Recalling the many journalists killed, she said: "As dangerous as war can be for those covering it, most journalists who die in the line of duty around the world are murdered - deliberately targeted, as individuals, for exposing corruption or abuses of power; for opposing entrenched interests, legal or illegal; in short, for doing their jobs."
She said many were also imprisoned for the same reason, adding: "Many hundreds more face harassment, intimidation and physical assault. Quite apart from the individual tragedies involved, such acts can have a chilling effect on society at large - stifling dissent and debate. Such attacks must not be tolerated. Their perpetrators must be brought to justice."
Noting UN collaboration with the media and NGOs to support objective broadcasting, professional standards and the free exchange of information, she said: "We need more such partnerships, and we need to sustain them over the long term. I hope all of you will forge strong links with your colleagues around the world in pursuit of this shared objective."
The Chairman of the UN Committee on Information, Iftekhar Ahmed Chowdhury of Bangladesh, said the Day had come to symbolize his panel’s firm commitment not only to the promotion of freedom of press, but also to the freedom of peoples everywhere to voice their opinion without fear or duress.

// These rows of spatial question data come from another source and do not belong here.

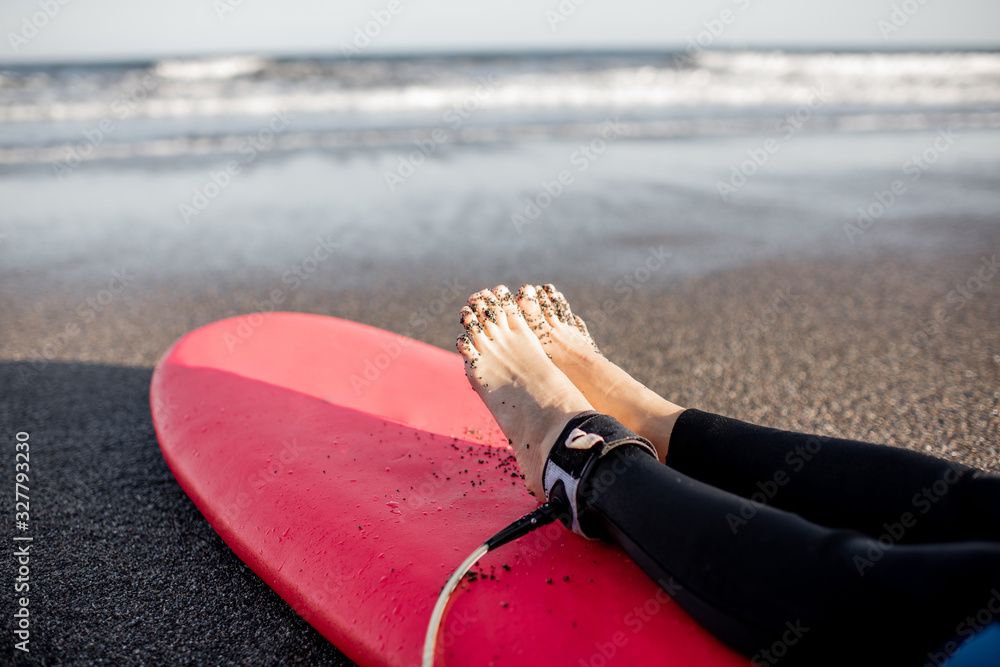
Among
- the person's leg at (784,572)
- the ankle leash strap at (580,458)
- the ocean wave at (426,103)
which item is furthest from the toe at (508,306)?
the ocean wave at (426,103)

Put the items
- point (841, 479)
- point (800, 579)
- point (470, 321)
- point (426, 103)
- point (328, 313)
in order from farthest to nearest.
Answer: point (426, 103)
point (328, 313)
point (470, 321)
point (841, 479)
point (800, 579)

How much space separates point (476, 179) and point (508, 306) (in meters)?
3.64

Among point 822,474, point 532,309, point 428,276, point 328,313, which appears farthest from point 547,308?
point 428,276

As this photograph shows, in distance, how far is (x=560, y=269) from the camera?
3555 millimetres

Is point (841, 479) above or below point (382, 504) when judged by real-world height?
above

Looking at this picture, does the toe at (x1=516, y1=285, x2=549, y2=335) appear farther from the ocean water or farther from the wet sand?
the ocean water

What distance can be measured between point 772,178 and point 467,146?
2.95 metres

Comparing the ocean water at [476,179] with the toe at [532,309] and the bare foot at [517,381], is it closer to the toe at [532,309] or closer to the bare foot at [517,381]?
the toe at [532,309]

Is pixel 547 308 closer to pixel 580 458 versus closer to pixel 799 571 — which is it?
pixel 580 458

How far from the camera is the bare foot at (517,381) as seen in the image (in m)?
1.32

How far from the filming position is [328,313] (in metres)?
3.07

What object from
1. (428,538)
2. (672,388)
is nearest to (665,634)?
(428,538)

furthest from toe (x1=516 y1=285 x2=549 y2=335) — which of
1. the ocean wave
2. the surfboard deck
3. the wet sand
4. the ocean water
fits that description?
the ocean wave

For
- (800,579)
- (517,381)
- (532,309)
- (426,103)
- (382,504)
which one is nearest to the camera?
(800,579)
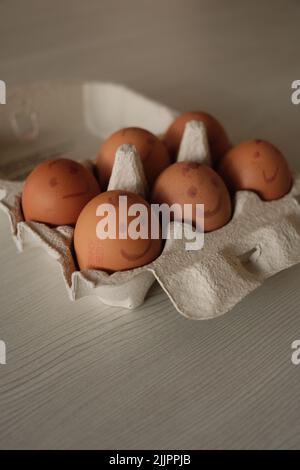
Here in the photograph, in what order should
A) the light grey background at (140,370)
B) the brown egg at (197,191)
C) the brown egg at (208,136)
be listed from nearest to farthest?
the light grey background at (140,370)
the brown egg at (197,191)
the brown egg at (208,136)

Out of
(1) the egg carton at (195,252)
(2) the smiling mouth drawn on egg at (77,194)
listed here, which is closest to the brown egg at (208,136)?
(1) the egg carton at (195,252)

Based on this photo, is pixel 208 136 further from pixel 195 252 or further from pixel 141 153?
pixel 195 252

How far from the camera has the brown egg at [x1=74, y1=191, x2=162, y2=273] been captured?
0.50m

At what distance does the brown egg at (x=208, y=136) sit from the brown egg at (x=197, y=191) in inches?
4.9

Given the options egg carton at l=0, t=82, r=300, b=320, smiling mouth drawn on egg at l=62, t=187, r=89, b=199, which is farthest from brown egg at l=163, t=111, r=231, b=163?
smiling mouth drawn on egg at l=62, t=187, r=89, b=199

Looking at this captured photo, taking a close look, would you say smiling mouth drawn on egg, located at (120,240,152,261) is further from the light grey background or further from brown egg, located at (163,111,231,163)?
brown egg, located at (163,111,231,163)

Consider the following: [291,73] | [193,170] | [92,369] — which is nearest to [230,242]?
[193,170]

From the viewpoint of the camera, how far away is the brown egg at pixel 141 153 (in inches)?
24.8

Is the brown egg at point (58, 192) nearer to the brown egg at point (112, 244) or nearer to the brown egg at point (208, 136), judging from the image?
the brown egg at point (112, 244)

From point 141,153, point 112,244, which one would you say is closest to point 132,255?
point 112,244

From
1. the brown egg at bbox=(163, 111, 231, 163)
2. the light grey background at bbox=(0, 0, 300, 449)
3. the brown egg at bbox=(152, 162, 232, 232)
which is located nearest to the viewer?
the light grey background at bbox=(0, 0, 300, 449)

It was an incontrovertible axiom that no society could be totally free without a free press, he said. It was only through a free press that it was possible to hear the voice of the weak and the small. A free press and hunger were incompatible. Indeed, it was accepted wisdom now that a free press was a fundamental prerequisite for development.

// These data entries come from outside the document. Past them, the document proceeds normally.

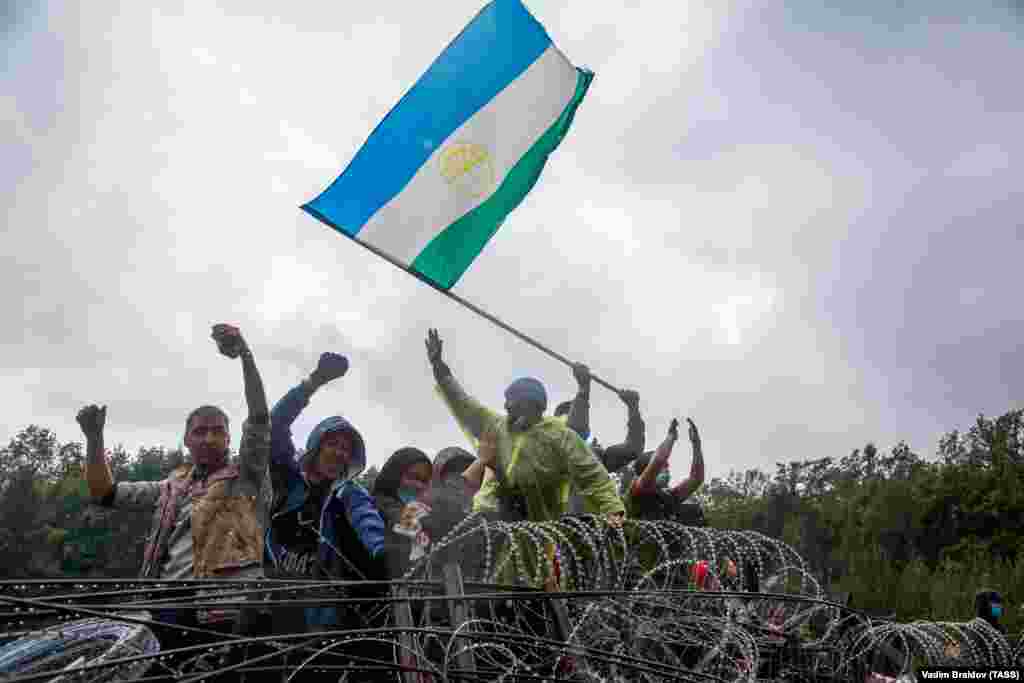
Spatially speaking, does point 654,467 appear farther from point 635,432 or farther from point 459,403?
point 459,403

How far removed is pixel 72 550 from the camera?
1572 inches

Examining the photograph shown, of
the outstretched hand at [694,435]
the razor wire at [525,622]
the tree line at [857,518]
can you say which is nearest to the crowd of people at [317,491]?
the razor wire at [525,622]

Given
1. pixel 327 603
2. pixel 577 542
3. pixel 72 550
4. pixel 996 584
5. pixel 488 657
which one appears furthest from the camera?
pixel 72 550

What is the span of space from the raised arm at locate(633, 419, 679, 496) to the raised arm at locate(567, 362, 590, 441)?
0.50m

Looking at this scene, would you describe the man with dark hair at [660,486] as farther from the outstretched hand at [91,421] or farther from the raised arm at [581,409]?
the outstretched hand at [91,421]

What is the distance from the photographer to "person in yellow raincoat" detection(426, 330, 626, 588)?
18.4 ft

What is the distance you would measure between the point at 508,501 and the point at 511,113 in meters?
2.77

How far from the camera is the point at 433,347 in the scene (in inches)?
244

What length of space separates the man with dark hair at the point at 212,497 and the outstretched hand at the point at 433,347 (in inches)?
64.2

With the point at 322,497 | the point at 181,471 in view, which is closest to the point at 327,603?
the point at 322,497

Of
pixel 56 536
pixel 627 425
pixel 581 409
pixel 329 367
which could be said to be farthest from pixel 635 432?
pixel 56 536

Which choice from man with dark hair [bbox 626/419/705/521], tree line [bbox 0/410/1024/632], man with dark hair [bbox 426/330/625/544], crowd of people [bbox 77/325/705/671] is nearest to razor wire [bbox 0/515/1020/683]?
crowd of people [bbox 77/325/705/671]

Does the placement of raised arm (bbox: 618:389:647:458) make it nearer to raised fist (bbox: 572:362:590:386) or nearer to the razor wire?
raised fist (bbox: 572:362:590:386)

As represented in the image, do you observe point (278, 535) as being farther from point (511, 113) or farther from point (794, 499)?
point (794, 499)
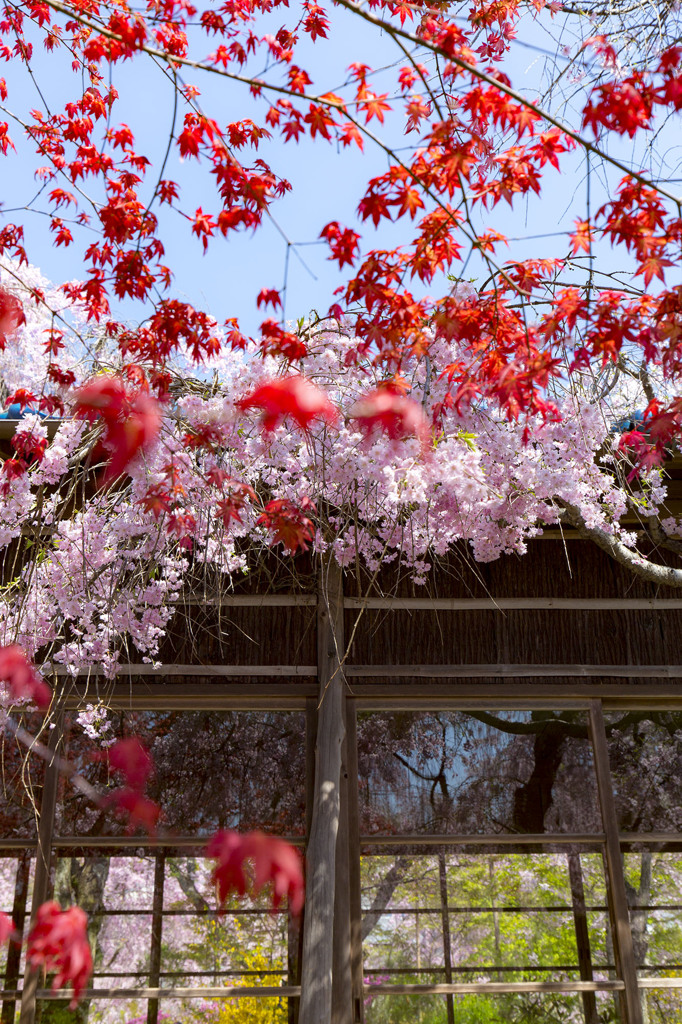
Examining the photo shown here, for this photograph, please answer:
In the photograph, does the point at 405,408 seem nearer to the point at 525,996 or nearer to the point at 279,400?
the point at 279,400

Among the speakers at the panel discussion, the president of the UN Correspondents Association, Tony Jenkins of Portugal's Expresso, said that most of the media in the United States had been "a faithful echo chamber to the White House" in the coverage of the war in Iraq. "Like all rights, if you do not use the freedom of the press to its full, it will wither and I fear that is what is happening in the country as dissenters to the government line are forced to shut up, drowned out by the chorus of voices accusing them of being unpatriotic or traitors."

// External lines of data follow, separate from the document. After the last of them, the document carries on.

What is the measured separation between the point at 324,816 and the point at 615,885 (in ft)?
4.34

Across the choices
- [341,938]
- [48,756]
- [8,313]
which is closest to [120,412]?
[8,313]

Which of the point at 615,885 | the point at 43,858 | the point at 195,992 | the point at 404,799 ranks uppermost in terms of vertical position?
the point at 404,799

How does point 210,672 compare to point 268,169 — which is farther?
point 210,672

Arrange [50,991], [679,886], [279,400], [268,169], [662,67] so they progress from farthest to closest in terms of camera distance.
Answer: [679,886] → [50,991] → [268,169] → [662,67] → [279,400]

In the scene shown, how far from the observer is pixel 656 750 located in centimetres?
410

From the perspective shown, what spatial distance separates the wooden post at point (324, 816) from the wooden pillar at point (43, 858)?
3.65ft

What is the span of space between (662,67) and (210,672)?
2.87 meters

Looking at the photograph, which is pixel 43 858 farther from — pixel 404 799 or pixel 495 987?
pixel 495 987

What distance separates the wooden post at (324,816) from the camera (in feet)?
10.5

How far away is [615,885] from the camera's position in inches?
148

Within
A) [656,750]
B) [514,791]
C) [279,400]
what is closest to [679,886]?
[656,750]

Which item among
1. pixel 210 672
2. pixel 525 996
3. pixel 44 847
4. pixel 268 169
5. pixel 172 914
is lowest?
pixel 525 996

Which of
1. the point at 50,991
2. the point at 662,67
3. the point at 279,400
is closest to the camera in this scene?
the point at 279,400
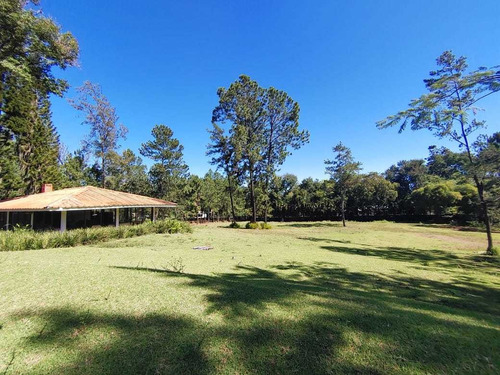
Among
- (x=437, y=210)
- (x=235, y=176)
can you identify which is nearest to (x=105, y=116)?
(x=235, y=176)

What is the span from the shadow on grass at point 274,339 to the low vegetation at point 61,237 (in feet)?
30.9

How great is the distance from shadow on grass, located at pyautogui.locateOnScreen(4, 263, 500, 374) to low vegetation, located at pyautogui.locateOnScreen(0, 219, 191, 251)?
9.43 metres

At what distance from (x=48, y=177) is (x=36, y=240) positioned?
14621 mm

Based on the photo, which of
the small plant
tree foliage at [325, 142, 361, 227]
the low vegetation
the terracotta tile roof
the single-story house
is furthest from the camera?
tree foliage at [325, 142, 361, 227]

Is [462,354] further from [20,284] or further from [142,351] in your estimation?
[20,284]

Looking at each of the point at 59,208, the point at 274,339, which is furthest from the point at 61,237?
the point at 274,339

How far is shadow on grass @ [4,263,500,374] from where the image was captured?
225cm

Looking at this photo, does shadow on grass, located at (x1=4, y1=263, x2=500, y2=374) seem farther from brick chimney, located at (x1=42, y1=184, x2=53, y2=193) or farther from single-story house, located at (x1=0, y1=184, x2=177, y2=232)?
brick chimney, located at (x1=42, y1=184, x2=53, y2=193)

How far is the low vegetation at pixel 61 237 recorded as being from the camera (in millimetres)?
9789

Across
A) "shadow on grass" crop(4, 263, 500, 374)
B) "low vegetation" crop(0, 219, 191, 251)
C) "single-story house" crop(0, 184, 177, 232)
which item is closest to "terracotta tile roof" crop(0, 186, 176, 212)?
"single-story house" crop(0, 184, 177, 232)

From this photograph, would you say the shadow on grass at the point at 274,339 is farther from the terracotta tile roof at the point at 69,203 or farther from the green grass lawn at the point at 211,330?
the terracotta tile roof at the point at 69,203

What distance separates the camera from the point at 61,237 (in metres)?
11.1

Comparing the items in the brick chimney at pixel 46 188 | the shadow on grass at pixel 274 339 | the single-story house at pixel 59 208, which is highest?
the brick chimney at pixel 46 188

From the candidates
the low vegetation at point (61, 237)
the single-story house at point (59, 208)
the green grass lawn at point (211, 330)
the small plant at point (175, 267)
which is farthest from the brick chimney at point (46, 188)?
the green grass lawn at point (211, 330)
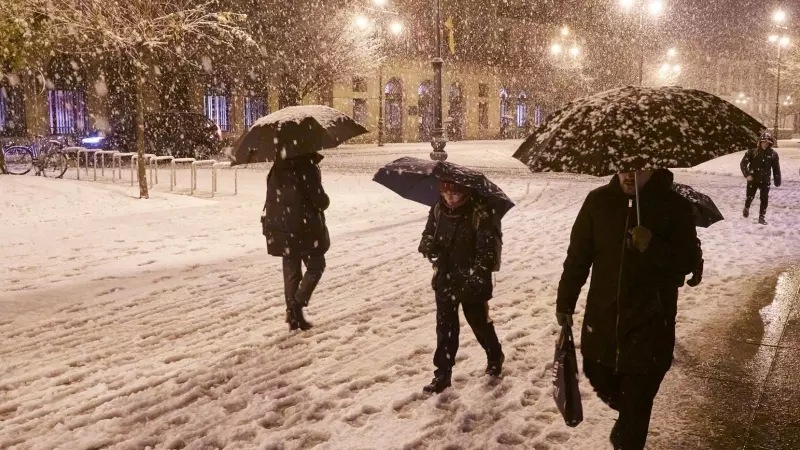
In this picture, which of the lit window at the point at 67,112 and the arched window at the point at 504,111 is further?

Other panellists included Joy DiBenedetto of CNN, Bernard Estrade of Agence France-Presse (AFP), Abderrahim Foukara of Al-Jazeera and Khalid Hasan of the Daily Times of Lahore, Pakistan.
Meanwhile, in a message to mark the Day, the Director-General of the UN Educational, Scientific and Cultural Organization (UNESCO), Koïchiro Matsuura said: "At the very least, we must declare war on impunity. I therefore appeal to all governments, at all levels, to fulfil their responsibility to ensure that crimes against journalists do not go unpunished."
Mr. Matsuura is attending the opening session in Jamaica of the International Conference on Freedom of Expression, where he will award the Israeli journalist, Amira Hass, the UNESCO/ Guillermo Cano World Press Freedom Prize. Ms. Hass has been filing reports about the Palestinians’ daily hardships for the newspaper Ha’aretz despite restrictions from Israeli military and Palestinian authorities.
For his part, UN High Commissioner for Human Rights Sergio Vieira de Mello pledged to make the defence of press freedom, which is a fundamental human right, one of his priorities and to ensure that any violations of this right be addressed at the highest of level.